The Khijadiya bird sanctuary is a must visit. I was amazed to see inspite of my best efforts to hide among the bush and click I was always successful in alerting the bird flock by the hundreds only to get pictures of birds scattering here and there. Need more camouflage next time, mental note. On the other hand the Marine Wildlife Sanctuary, the only of its kind in the country was a total let down. The staff discouraged us so much that we decided to skip it altogether.
All throughout the trip I had been more of a tourist than a traveler. So since I had some time at my expense, I took a stroll in the bazaar of Jamnagar. New shops setup besides colonial buildings and arches. Long, curving, stone footpaths turned shopping centers of everyday wares. Cars as well as bicycles entering huge doors of a havelis (old bungalows) fitted with air conditioners makes it easy to picture its colonial, even ancient existence. I walked into a small idol making workshop. The shy artisan in return for not bothering him with my camera, allowed me to see his workshop. It was an immersing experience, and I also ended up clicking the artisan and the owners. Later I came to know that it was a 70yr old workshop and I thank the friendly folks for allowing me a glimpse of it. (more about it later)
I found it hard to find authentic Gujrati meal in the restaurants. Guess people here prefer S.P.C (South indian, Punjabi, and Chinese) over Gujju delicacies. Bad news for my foodie tasted buds; I was all up for new flavors and elaborate meals like I found in Rajasthan, Kerala, and Punjab etc. Also the road side “Dhaba”, an assured lip smacking food joint for a road tripper was conspicuous by their absence.

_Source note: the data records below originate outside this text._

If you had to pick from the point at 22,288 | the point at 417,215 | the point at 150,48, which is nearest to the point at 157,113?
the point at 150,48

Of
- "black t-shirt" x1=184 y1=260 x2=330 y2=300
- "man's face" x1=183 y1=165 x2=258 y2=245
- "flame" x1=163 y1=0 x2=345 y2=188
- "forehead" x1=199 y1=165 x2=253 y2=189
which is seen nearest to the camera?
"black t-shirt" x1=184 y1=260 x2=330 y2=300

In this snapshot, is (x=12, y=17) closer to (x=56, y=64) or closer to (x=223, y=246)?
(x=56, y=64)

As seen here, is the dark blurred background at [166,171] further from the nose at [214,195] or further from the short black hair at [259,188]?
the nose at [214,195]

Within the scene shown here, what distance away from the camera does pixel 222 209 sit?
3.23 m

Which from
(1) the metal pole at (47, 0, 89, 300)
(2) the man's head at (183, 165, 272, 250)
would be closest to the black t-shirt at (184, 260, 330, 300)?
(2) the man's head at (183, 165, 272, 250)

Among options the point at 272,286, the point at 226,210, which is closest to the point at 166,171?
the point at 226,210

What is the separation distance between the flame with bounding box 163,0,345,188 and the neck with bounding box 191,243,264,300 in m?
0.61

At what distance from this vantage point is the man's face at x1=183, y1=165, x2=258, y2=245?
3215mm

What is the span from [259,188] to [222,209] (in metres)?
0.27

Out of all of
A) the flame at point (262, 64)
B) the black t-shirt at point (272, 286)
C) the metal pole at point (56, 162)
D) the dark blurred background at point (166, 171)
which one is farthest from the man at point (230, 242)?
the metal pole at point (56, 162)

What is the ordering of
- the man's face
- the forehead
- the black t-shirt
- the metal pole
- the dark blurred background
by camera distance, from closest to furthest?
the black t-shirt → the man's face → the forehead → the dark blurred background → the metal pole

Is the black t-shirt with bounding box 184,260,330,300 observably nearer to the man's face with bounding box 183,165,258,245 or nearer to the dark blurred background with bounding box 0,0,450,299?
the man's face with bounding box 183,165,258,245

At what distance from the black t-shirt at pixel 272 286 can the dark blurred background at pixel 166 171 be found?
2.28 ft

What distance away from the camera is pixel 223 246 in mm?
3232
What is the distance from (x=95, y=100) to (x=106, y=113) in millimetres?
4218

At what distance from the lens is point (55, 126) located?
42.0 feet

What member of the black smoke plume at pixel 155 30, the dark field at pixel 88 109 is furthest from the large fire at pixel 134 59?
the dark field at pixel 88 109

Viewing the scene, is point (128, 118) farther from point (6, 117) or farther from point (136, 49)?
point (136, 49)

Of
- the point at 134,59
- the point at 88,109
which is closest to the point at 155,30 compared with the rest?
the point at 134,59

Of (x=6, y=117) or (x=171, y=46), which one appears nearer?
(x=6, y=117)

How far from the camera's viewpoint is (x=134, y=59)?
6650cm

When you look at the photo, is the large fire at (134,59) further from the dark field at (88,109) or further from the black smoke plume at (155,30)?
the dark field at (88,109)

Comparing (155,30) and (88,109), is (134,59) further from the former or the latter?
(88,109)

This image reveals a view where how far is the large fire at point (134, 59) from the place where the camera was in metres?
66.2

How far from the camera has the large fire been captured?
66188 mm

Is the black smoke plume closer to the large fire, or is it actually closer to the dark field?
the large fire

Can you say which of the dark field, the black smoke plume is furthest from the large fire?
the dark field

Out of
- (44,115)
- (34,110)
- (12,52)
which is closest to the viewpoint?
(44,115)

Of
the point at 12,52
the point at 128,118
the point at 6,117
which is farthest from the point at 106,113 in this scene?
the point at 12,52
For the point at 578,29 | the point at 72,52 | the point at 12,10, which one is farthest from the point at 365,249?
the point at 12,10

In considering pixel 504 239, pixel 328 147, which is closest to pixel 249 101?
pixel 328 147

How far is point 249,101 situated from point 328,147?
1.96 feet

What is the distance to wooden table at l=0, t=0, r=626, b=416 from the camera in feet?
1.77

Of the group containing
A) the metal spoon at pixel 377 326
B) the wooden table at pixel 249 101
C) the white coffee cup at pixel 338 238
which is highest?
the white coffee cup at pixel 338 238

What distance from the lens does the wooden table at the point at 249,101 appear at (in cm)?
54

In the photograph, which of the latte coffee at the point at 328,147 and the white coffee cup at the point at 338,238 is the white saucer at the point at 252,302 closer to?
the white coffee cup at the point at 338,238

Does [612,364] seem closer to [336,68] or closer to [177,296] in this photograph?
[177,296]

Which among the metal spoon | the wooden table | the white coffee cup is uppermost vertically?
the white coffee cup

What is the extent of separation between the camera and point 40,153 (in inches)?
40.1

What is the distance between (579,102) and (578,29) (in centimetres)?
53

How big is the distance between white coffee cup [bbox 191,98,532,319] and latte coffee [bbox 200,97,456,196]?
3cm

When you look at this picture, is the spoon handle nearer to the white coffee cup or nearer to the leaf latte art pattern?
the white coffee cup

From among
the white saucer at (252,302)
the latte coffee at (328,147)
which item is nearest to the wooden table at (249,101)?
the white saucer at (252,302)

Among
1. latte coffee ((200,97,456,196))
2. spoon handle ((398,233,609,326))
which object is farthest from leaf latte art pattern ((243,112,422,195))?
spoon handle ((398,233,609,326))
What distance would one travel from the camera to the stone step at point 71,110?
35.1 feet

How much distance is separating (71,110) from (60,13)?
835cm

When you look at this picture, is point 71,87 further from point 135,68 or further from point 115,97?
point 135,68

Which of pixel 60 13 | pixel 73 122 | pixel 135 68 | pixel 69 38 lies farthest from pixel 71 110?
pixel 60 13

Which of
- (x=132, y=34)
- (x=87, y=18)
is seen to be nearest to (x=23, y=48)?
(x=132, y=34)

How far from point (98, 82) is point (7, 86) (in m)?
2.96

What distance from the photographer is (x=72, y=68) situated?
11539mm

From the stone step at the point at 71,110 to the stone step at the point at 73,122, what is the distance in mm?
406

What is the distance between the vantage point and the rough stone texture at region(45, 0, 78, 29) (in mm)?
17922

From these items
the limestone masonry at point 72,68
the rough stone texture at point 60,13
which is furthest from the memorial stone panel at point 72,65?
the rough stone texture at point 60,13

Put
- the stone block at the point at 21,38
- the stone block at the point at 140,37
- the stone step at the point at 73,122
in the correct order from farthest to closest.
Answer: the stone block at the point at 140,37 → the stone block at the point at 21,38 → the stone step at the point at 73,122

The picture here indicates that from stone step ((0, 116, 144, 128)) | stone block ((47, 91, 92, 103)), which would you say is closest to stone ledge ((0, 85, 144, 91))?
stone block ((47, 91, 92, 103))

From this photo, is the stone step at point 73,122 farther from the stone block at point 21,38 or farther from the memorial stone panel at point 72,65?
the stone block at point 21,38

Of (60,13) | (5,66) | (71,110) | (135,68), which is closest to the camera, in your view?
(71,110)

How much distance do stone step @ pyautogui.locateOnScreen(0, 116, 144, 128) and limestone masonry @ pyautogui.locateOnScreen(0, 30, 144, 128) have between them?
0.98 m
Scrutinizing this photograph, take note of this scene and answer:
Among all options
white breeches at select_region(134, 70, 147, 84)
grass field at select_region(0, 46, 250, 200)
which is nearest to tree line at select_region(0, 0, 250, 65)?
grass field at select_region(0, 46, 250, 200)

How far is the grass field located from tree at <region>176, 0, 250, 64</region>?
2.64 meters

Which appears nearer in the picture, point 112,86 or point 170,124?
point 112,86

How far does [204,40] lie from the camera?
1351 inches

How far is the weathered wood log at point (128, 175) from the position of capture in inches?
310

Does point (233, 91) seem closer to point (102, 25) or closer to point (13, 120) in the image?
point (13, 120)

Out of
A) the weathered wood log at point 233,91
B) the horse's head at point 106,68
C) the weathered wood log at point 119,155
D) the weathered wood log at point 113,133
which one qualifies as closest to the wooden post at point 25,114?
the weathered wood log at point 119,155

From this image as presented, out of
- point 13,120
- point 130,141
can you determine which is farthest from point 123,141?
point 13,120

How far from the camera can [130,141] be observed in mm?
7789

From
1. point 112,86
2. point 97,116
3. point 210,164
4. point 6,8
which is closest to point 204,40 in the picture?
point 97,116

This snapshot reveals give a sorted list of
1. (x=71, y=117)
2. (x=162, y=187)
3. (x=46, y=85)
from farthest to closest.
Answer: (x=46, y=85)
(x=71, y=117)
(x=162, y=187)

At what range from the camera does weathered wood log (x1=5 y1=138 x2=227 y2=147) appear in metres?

All in all it was a bag of mixed memories, Gujrat. And not as promising as the T.V. adverts promise it to be. People are poorer, many beggars, arid land, hard salty water for home use even today, ill maintained heritage structures and unnecessary bother at the temples makes for a little uncomfortable and sad travel experience. If you ignore all that, then there is a lot of history and culture to be explored.